日経新聞によると総背番号制という名前をつけたのは佐藤政権だったようだ。だがこの総背番号制という言葉を頻繁に使っていたのは社会党だったという記憶がある。社会党はこのラベルに「刑務所に入った人が番号で呼ばれるような」連想づけをすることに成功したのだろうと思うが当時のことを書いた記事は見つけられなかった。

このため今では「総背番号制」というネガティブな言い方を政府が使うはずはないと思い込んでいる人もいるのではないかと思う。だが正確には発信者は佐藤内閣でありネガティブなイメージをつけたのが社会党などの当時の野党だ。今でも共産党や社会党は「国民監視社会への一歩だ」として反対している。

社会党流入者が多い民主党が政権を取ると「国家事務の近代化」が喫緊の課題であるということが痛感されるようになる。特に危機感が強かったのは「消えた年金問題」で年金事務がかなり混乱していたからだろう。民主党政権時代から国家事務の近代化が政府の重要課題になるのだが、デジタル庁の混乱からもわかるようにいまだに道半ばといった感じである。

当初の議論では「プライバシー侵害」とは「収入を捕捉されたくない自営業者の抵抗」という実利的なものだった。社会党や共産党が「監視社会」と主張をエスカレートさせる一方で、政権に就いた側は昔の疑念を払拭するために「税だけでなく社会保障の番号ですよ」というリラベリングを行おうとした。

ところが、いったんついたイメージを払拭することはできなかった。さらにインターネットの発達で個人情報の漏洩が問題視されるようになると当初の懸念は個人情報漏洩とごっちゃにされてさらに議論が混乱するようにもなっていった。ネットがない時代の総背番号制の議論で個人情報の漏洩を気にする人など誰もいなかったのだから冷静に考えればおかしな話なのである。

* [提示された行]
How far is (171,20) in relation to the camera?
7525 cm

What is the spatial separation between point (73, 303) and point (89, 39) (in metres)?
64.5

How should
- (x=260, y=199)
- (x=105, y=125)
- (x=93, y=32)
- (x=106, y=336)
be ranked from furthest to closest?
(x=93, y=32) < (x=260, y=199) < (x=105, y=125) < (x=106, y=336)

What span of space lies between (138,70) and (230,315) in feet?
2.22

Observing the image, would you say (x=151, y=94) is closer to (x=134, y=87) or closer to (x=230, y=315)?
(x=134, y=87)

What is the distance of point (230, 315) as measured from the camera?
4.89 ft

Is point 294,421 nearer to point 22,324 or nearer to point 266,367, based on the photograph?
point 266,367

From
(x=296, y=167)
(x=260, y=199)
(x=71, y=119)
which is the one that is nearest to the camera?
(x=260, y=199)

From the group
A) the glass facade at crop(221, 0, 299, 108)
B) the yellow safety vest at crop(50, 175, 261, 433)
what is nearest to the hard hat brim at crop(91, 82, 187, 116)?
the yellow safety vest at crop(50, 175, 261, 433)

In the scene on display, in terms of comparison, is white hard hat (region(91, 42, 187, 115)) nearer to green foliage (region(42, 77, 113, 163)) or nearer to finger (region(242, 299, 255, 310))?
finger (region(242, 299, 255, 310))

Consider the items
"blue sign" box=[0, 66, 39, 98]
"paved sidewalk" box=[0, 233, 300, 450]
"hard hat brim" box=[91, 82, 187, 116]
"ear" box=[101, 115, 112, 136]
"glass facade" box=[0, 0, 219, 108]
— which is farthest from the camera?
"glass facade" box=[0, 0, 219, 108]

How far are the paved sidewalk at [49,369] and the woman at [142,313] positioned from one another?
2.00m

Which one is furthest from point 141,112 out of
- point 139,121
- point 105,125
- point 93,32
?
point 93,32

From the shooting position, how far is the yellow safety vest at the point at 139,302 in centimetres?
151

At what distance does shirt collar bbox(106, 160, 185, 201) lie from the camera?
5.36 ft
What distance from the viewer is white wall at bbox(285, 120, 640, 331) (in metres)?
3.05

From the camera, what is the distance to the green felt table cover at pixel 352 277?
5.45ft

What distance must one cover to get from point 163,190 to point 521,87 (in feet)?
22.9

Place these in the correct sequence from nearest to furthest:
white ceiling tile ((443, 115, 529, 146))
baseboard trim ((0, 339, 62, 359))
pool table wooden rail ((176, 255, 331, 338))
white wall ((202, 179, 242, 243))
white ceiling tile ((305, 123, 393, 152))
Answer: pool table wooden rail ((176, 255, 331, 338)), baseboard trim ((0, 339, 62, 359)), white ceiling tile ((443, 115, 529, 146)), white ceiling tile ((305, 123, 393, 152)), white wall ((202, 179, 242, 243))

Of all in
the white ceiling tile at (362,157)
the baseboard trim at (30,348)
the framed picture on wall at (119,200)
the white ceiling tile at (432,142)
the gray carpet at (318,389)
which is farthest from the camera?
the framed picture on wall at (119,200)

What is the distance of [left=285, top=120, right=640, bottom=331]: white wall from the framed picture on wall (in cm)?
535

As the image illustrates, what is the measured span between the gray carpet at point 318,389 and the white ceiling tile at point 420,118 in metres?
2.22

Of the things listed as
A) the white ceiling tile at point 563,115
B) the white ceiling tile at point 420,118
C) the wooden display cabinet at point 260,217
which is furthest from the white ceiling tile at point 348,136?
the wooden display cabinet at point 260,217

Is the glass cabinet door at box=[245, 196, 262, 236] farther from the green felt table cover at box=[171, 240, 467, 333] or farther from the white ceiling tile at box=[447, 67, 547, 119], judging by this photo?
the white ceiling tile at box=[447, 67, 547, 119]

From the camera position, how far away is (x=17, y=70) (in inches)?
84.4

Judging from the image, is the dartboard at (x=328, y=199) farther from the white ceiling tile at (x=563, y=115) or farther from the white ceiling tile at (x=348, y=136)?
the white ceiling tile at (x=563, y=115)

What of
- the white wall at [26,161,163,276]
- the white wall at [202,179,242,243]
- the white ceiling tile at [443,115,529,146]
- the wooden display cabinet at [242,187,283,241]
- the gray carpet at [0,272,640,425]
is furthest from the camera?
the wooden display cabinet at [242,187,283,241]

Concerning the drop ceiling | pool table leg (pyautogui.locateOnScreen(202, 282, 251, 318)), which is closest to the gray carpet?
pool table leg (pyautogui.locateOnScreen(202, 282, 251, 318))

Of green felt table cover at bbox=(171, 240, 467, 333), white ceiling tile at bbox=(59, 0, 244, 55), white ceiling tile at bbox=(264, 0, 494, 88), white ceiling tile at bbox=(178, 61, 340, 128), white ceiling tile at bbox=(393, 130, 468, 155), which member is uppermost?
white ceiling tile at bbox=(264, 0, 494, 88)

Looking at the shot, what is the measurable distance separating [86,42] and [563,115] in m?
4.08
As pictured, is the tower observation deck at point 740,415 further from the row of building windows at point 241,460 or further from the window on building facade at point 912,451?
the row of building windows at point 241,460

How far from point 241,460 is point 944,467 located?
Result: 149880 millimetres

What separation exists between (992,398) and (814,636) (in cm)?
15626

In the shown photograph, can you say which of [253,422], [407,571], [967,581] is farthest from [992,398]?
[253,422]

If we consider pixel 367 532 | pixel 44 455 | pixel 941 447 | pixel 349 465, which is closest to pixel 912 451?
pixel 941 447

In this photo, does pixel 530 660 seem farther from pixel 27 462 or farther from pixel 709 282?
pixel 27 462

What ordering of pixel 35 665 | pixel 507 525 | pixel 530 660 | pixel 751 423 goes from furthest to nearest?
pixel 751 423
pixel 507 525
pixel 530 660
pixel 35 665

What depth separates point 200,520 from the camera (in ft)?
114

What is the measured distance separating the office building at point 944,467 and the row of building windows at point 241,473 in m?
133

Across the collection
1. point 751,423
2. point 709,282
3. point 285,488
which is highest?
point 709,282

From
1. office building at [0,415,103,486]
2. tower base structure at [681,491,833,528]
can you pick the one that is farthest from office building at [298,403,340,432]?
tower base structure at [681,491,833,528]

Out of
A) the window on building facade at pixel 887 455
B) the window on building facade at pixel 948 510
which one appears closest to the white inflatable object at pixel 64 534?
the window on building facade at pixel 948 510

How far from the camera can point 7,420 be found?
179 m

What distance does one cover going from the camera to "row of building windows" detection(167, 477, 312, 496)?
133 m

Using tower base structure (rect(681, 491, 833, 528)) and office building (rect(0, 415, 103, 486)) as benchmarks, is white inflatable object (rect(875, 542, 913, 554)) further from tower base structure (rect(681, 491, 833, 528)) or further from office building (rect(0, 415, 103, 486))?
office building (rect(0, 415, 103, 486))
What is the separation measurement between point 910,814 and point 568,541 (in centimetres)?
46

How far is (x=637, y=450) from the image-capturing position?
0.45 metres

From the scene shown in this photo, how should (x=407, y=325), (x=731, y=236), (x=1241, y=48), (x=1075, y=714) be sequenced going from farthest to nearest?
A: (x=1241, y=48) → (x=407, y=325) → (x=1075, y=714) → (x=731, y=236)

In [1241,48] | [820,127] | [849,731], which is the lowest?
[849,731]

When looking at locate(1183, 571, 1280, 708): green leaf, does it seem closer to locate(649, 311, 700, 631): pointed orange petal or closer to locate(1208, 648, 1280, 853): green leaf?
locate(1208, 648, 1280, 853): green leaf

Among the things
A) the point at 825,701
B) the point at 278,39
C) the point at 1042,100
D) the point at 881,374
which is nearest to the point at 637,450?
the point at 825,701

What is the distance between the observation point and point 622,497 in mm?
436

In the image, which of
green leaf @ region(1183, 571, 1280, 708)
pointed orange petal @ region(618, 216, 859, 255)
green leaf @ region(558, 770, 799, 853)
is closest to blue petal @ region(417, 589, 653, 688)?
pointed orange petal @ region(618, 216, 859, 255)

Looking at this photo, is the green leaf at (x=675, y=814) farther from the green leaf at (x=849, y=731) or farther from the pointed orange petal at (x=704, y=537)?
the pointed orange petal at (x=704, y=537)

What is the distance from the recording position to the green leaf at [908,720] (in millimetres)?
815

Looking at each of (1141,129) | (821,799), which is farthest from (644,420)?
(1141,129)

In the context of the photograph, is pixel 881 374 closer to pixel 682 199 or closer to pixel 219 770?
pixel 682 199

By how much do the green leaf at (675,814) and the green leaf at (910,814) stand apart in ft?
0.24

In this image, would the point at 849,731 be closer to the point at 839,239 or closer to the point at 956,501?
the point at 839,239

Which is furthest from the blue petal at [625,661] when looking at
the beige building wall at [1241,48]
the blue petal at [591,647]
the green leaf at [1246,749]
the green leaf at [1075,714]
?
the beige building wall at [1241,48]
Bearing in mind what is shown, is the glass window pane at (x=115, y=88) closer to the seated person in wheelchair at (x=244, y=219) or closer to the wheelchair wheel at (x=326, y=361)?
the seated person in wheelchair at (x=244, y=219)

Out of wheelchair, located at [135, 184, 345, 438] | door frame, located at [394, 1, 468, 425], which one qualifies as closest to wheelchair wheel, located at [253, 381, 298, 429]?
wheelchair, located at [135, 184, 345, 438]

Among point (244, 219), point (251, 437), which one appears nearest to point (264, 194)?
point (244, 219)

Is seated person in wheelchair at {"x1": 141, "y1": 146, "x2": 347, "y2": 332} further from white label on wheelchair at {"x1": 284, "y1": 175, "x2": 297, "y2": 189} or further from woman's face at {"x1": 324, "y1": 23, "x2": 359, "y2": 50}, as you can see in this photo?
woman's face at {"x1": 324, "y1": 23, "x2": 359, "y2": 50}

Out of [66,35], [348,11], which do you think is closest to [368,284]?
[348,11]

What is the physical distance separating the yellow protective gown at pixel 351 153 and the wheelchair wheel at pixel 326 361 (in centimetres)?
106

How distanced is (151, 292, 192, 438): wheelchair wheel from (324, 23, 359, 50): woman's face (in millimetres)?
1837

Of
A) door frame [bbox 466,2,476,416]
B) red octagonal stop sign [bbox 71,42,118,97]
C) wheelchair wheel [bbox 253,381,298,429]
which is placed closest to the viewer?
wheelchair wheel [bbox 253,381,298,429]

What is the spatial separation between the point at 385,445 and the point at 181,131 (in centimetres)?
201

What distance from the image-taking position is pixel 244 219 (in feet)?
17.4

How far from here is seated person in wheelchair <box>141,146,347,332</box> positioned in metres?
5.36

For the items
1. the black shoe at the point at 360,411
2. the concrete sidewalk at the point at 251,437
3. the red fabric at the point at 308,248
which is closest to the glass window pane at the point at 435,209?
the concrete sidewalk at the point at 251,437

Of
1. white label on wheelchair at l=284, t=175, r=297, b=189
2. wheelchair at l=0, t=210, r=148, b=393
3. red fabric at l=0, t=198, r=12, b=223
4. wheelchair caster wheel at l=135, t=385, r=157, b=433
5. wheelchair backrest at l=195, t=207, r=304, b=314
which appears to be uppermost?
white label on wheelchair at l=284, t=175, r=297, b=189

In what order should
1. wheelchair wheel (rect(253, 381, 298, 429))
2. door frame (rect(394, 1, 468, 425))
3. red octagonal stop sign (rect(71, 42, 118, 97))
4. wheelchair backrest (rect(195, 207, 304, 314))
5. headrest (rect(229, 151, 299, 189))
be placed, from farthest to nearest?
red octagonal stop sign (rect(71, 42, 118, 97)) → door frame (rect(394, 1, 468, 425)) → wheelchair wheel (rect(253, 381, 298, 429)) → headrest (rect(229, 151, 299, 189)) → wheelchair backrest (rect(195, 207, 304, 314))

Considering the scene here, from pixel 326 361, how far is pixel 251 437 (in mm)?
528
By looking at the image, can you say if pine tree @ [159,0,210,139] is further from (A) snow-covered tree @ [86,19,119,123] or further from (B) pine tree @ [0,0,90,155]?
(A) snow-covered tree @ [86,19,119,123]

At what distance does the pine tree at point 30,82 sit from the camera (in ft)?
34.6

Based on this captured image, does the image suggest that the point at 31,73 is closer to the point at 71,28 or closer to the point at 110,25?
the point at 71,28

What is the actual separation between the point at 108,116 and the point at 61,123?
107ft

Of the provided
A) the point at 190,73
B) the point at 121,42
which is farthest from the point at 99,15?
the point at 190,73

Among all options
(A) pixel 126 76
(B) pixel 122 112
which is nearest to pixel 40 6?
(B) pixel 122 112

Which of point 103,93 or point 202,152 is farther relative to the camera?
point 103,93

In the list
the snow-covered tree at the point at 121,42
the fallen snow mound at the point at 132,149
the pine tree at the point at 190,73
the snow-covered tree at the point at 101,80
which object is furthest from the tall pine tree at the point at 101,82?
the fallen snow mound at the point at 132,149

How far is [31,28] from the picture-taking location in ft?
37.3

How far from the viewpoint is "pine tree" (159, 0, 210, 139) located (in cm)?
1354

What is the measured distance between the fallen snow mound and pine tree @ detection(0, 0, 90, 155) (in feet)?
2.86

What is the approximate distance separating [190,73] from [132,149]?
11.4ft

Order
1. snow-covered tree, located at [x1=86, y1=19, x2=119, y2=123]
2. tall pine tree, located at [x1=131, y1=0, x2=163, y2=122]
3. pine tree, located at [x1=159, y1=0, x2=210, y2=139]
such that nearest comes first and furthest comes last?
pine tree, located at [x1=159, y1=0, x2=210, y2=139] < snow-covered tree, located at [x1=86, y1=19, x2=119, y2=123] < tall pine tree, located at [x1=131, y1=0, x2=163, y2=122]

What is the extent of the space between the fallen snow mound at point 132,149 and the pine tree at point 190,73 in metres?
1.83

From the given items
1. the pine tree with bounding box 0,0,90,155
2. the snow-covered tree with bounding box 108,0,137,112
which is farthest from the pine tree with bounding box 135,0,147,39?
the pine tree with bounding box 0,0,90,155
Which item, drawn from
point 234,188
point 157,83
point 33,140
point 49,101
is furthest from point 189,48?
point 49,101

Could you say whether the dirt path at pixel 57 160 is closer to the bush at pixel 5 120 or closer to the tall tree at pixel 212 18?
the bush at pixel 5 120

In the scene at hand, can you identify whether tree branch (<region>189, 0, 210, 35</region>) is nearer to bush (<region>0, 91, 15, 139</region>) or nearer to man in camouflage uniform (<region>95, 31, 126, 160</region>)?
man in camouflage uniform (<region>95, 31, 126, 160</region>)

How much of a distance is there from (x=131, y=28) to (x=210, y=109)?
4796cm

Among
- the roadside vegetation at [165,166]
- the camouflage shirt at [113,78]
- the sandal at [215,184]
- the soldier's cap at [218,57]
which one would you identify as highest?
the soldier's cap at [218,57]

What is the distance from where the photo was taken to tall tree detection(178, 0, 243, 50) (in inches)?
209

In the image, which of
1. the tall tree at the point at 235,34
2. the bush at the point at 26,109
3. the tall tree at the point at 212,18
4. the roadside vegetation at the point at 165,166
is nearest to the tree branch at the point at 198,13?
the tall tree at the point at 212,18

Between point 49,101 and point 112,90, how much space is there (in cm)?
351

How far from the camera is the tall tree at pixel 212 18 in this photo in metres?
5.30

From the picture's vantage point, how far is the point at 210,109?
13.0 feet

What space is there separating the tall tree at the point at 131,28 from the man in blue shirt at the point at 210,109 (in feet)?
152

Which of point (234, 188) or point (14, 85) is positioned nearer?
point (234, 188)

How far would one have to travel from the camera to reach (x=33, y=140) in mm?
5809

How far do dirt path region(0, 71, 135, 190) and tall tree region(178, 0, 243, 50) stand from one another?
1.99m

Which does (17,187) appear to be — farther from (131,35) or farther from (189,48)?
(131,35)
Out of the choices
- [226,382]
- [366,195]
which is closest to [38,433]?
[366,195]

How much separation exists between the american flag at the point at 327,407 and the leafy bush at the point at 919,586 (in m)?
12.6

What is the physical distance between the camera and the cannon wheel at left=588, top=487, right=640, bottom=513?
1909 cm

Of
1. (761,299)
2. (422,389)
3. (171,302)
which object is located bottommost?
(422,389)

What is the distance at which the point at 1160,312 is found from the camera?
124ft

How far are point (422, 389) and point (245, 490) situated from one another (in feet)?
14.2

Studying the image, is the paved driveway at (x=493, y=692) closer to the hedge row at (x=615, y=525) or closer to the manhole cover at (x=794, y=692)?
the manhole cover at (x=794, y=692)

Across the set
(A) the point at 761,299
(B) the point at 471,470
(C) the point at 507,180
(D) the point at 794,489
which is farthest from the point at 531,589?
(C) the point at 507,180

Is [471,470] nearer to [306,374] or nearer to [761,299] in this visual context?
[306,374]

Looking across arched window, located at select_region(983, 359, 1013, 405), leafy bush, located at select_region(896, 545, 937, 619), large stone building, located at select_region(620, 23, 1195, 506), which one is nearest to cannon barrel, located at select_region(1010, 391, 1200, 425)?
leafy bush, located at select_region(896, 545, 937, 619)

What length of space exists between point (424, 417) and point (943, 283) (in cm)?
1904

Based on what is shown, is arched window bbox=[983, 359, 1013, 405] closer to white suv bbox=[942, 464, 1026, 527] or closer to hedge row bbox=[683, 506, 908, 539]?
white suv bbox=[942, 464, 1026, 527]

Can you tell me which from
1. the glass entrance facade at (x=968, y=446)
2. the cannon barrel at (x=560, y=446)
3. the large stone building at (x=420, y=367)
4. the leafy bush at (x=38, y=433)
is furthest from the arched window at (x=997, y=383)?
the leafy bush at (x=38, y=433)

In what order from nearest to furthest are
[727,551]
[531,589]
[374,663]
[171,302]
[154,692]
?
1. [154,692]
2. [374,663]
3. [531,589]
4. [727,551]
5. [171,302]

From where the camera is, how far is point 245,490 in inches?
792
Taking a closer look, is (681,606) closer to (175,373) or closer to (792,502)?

* [課題 1] 検討対象の文章によると、日経新聞は総背番号制という名前をつけたのはどの政権だとしていますか。
* [課題 2] 検討対象の文章にある「特に危機感が強かったのは「消えた年金問題」で年金事務がかなり混乱していたからだろう。」という一文を英語に訳してください。
* [課題 3] 検討対象の文章のうち、「このため今では「総背番号制」」から「リラベリングを行おうとした。」までの部分を一字一句違えずに再掲してください。

* [課題への解答 1] 佐藤政権です。

* [課題への解答 2] The sense of crisis was probably especially strong because pension administration had been thrown into considerable confusion by the "missing pensions problem."

* [課題への解答 3]
このため今では「総背番号制」というネガティブな言い方を政府が使うはずはないと思い込んでいる人もいるのではないかと思う。だが正確には発信者は佐藤内閣でありネガティブなイメージをつけたのが社会党などの当時の野党だ。今でも共産党や社会党は「国民監視社会への一歩だ」として反対している。

社会党流入者が多い民主党が政権を取ると「国家事務の近代化」が喫緊の課題であるということが痛感されるようになる。特に危機感が強かったのは「消えた年金問題」で年金事務がかなり混乱していたからだろう。民主党政権時代から国家事務の近代化が政府の重要課題になるのだが、デジタル庁の混乱からもわかるようにいまだに道半ばといった感じである。

当初の議論では「プライバシー侵害」とは「収入を捕捉されたくない自営業者の抵抗」という実利的なものだった。社会党や共産党が「監視社会」と主張をエスカレートさせる一方で、政権に就いた側は昔の疑念を払拭するために「税だけでなく社会保障の番号ですよ」というリラベリングを行おうとした。